Blöd nur, dass die entscheidenden Personen in diesem Moment oft so gut wie gar nichts über die bewerbende Person wissen. Sie quetschen Dich und viele andere Bewerbende in eine Schublade, meist basierend auf der Idee, dass nur Leute, die ihnen ähnlich sind, wohl auch gut sein müssen. Alle anderen sind von vorneherein nicht gut genug. Das Ganze nennt sich der "Mini-Me-Effekt".
💡Aha: Der Mini-Me-Effekt beschreibt die Neigung, Personen positiver zu bewerten oder ihnen eher zu vertrauen, wenn sie uns in bestimmten Merkmalen ähneln oder vertraut erscheinen.💡
Im Bewerbungsprozess können Vorurteile dazu führen, dass Bewerbende wegen Äußerlichkeiten abgestempelt werden.
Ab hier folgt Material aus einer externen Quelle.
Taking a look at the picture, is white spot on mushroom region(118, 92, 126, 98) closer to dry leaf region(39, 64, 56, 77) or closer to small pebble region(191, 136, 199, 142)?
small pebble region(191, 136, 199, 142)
Du hast knallbunte Haare, ein Gesichtstattoo oder sitzt im Rollstuhl? Könnte sein, dass Du deshalb bereits auf dem inneren Ablagestapel der entscheidenden Personen landest. Diese Entscheidungen werden meistens so nebenbei gefällt und dann als "Unconscious Bias" abgetan. Diese Vorurteile schleichen sich in die Arbeitswelt ein und benachteiligen bestimmte Gruppen. Eine Studie von Glassdoor zeigt, dass ältere Bewerber:innen oft unterschätzt werden, Frauen weniger Respekt für ihre Leistungen erhalten, Hautfarbe und Geschlecht Nachteile in der Job-Suche bedeuten können und behinderte Menschen es schwerer haben, eine Anstellung zu finden.
Eine bunt gemischte Belegschaft befeuert die Innovation und macht das Unternehmen für Kandidat:innen attraktiver. Das müssen viele Unternehmen erst einmal verstehen. Aber auch Du als Privatperson und bewerbende Person kannst dafür sorgen, dass mit Diskrimierung in Job und Karriere aufmerksamer umgegangen wird. Sei ein Vorbild für andere und halte dich an Folgendes:
Verwende vorurteilsfreie Sprache: Setze auf eine geschlechtergerechte Sprache und betone eine offene Unternehmenskultur. Dafür musst Du nicht die Geschäfte führen oder eine Führungskraft sein - Diskriminierung fängt im Kleinen an. Veränderung auch!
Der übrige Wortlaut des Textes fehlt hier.